Eighty-two year-old Jack Lynch was one of the landowners impacted by the district’s boundary change. Just last year he signed an option with the City of El Paso to sell his water rights for $8.2 million. When the district changed its boundaries, that deal became null and void because Lynch, like the Guitar family, had not used his water in the last 10 years. Based on the district’s definition, he is not considered a historic user, and he can now only use his water for domestic and livestock purposes.

Lynch was not the only landowner impacted by the tripling of the Hudspeth district. The 577,000-a re-district now includes land owned by the University of Texas system, Dallas-based Texas Pacific Land Trust, and an Oklahoma farmer. All own substantial acreage in Hudspeth County.

"The way I look at it is that they’ve expanded the zone of obliteration of property rights from 200,000 acres to 600,000 acres," Johnson remarks.
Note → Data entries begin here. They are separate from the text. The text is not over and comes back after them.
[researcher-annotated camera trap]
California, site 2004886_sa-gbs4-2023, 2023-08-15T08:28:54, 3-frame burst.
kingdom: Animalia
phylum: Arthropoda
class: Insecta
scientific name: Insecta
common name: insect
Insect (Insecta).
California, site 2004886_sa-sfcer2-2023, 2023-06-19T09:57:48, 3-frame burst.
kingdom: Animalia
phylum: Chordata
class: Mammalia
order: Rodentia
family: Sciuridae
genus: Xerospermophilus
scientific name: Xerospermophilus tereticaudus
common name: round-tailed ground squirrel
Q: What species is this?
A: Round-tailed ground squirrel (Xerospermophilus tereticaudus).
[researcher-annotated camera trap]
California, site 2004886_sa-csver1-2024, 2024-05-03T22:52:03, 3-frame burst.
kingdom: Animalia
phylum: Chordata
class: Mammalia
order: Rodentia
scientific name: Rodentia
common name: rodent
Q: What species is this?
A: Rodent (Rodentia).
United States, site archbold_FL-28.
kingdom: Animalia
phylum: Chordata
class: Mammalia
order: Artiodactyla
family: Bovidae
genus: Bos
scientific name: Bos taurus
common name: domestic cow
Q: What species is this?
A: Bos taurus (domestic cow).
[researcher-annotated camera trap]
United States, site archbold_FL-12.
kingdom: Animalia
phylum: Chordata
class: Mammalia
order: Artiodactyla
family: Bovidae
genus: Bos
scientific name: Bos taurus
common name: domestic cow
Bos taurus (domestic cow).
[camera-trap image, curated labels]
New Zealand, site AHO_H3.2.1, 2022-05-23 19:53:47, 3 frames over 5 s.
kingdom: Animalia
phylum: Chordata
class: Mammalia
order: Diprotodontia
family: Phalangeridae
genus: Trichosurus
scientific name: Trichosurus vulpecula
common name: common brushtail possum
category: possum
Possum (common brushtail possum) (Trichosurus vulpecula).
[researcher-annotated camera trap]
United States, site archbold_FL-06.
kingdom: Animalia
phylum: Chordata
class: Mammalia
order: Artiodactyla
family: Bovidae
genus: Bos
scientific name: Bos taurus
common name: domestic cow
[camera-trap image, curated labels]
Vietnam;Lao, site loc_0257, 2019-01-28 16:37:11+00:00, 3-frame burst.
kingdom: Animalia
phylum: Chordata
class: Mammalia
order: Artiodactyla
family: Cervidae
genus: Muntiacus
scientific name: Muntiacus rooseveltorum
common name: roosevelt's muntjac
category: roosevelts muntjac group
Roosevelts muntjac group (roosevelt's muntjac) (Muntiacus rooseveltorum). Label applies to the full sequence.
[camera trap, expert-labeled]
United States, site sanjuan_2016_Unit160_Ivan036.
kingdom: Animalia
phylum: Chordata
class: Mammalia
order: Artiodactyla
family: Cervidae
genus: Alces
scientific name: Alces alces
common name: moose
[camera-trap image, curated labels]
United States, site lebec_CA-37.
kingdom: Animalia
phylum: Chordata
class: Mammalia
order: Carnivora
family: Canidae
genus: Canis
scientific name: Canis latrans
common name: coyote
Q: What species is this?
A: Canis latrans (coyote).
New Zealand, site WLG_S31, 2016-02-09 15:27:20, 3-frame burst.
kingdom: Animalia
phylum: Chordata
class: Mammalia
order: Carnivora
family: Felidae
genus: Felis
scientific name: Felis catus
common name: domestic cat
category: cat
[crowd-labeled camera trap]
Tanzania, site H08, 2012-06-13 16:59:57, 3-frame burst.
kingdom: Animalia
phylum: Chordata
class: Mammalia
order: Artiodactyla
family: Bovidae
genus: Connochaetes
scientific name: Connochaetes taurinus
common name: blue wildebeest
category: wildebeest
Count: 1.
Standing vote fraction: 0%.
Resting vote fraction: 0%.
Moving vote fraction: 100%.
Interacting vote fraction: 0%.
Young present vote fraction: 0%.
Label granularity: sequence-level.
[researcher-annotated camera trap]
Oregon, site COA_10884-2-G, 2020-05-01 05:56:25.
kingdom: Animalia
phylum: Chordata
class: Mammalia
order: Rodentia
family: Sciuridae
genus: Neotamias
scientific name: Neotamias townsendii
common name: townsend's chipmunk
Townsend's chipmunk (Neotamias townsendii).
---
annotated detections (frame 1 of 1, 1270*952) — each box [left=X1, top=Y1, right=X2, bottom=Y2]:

Johnson doesn’t deny that the legislature has the authority to change the boundaries of a water district, but he opposes the way it was done and the reason it was done.

"The fight in Hudspeth County is not about preserving the farmers’ right to farm, but rather preserving those billionaires’ right to benefit from production of groundwater in the future for a purpose entirely different from farming.

"Most all of the farming is concentrated right around Dell City," Johnson continues. "It’s those existing farms that have all the rights while others who also clearly have access to the resource don’t have any rights at all, and it’s largely because of the way the district has written their rules.

"The way I read Chapter 36 is that to the extent that it is a new use, which selling water to the City of El Paso clearly is, everyone should have an equal right to participate in that revenue stream.

"I’m of the belief that all landowners have a property right in their groundwater, and they should be free to exercise that right. They should have the right to determine how and to what extent and for what purpose they use that property," Johnson reiterates.

That said, the litigator admits that the right to capture is not a perfect law, particularly in terms of protecting the groundwater resources of the state of Texas. Johnson, however, reiterates that the courts will be inherently reluctant to change a law that has been in existence for more than 100 years.

"If the Supreme Court decided to change the rule of capture and apply a reasonable use rule or correlative rights rule, all those industries that have been relying on groundwater based on their rule of capture all of a sudden would be looking at how much land they own versus how much water they use. Their whole investment could be jeopardized because of their lack of land ownership.

"Take the city of Bryan, for example. They have municipal wells located on five-acre tracts, so their total land ownership associated with their groundwater production is maybe 100 acres, and yet they’re producing enough water for the entire city.

"If the courts decided to put correlative rights in place, then Bryan would only have 100 acres worth of water rights. All of a sudden the city doesn’t own enough land to produce nearly enough water to supply their city. What do they do then?

"So will the courts change the right to capture? No. Will the legislature change it somehow? Most likely."

Johnson says there is a lot of talk about the need for statewide supervision of groundwater districts.

"I think the legislature is going to have to take a hard look at the abuse of power by some groundwater districts. By and large, the problems are only being created in a few districts.

"Should the answer be to take away those powers? I’m not an advocate of that. I think that local control makes sense as long as that local control is limited or constrained by management of the resource issues and not location of use issues," he says. "There may be, however, some real merit to having a state agency or a branch of government to supervise the exercise of powers by these groundwater districts.

"I would think that the rest of these districts are going to be anxious to see some resolution in these maverick districts that doesn’t result in an obliteration of power of all underground water districts," Johnson concludes.